● **Brief**: Extend the text about test chips overlapping training chips in process_wv.py, picking up right after its final sentence.

Some test set chips will overlap with training set chips with multi-resolution - process_wv.py

Question

Some test set chips will overlap with training set chips with multi-resolution - process_wv.py

Closed this issue 6 years ago · 1 comments

Hi there, I want to communicate a concern I have about the way process_wv.py creates training and test sets.

In __main__ of process_wv.py, the outer loop iterates through the multiple resolutions to use, followed by the random number generation to direct a particular chip to test/training set. It seems to me that by doing this, there will be some land areas that are both included in the training and test set, although at different resolution. Thus the trained model would have seen areas (at a different resolution) that are in the test set, whereas when we submit models for evaluation, the model is judged on unseen images.

● **Given material**:
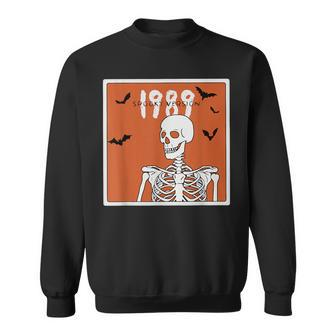 1989 Spooky Version Halloween Skeleton In My Spooky Era Sweatshirt | Mazezy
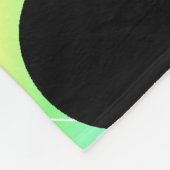 Rainbow und Black Polka Dots and Stripes Blanket Fleecedecke (Ecke)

● **Answer box**:
Please clarify if this is intended. Thanks!

Answer 1 · 2018-04-07T00:55:42.000Z

Hi, that's correct; by commenting out the 'shuffle_images_and_boxes_classes' function on line 181 you can remove that randomness. The code will then direct chips based on the train test split percentage.
The images to be used for evaluation are unique from the images provided in the train set. The script 'process_wv.py' creates TFRecords test/train for your own model evaluation.

Edit: I actually made a typo in the code, so that the default behavior right now is to not use randomness. Will update shortly.
Edit 2: Updated.